Archived link: https://archive.ph/Vjl1M
Here’s a nice little distraction from your workday: Head to Google, type in any made-up phrase, add the word “meaning,” and search. Behold! Google’s AI Overviews will not only confirm that your gibberish is a real saying, it will also tell you what it means and how it was derived.
This is genuinely fun, and you can find lots of examples on social media. In the world of AI Overviews, “a loose dog won’t surf” is “a playful way of saying that something is not likely to happen or that something is not going to work out.” The invented phrase “wired is as wired does” is an idiom that means “someone’s behavior or characteristics are a direct result of their inherent nature or ‘wiring,’ much like a computer’s function is determined by its physical connections.”
It all sounds perfectly plausible, delivered with unwavering confidence. Google even provides reference links in some cases, giving the response an added sheen of authority. It’s also wrong, at least in the sense that the overview creates the impression that these are common phrases and not a bunch of random words thrown together. And while it’s silly that AI Overviews thinks “never throw a poodle at a pig” is a proverb with a biblical derivation, it’s also a tidy encapsulation of where generative AI still falls short.


Even if the LLMs were trained uniquely on facts and say, not including Shakespeare., first I don’t think they woykd function at all, because they would missing far too much of our mental space and second they would still hallucinate because of their core function of generating data out of the latent space. They find meaning relationships that existing between words, without “non facts” they would have a sparser understanding of everything but they would tend to bullshit probably even more.
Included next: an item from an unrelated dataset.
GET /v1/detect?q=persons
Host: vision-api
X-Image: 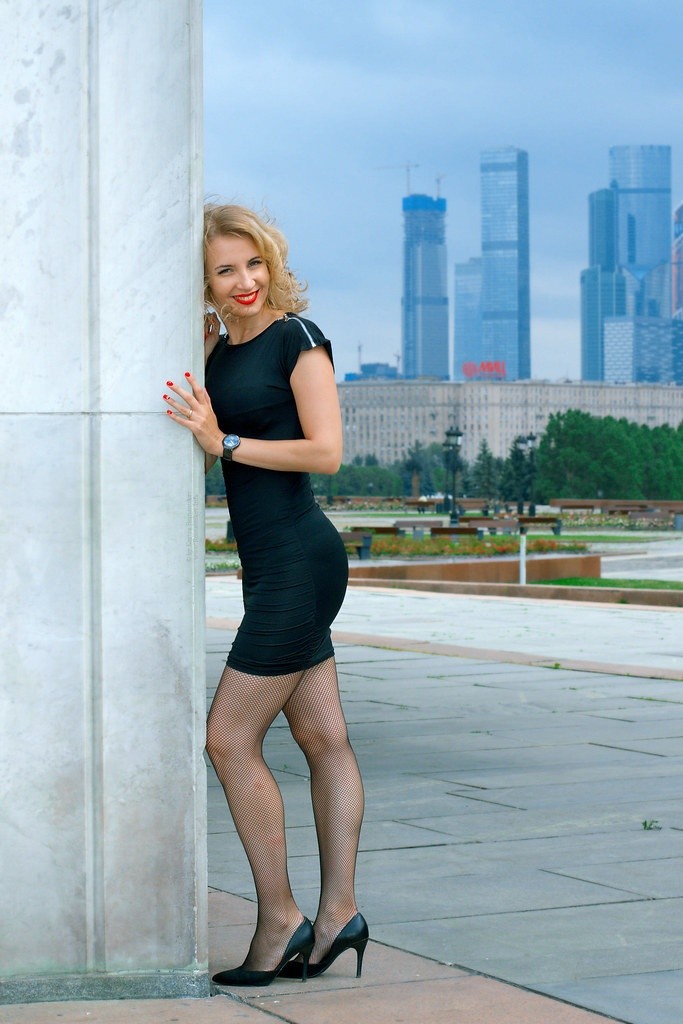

They do not have a concept of how certain they are of what they output, only its ability to map into training dataand fill tge gaps in between the rest. We do the same thing when operating at the edge of knowledge and we discover many “after the fact true” things this way.
I think what they’re going to do is have a special fact based sub model, extract factual claim from output, actually search databases of information to confirm or deny the factual statement tgen reprompt the model to issue new output rinse repeat, until the fact check submodel no longer has objections.
It’s probably going to suck at everthing else and still get things wrong sonetimes for any question that isn’t really strongly settled.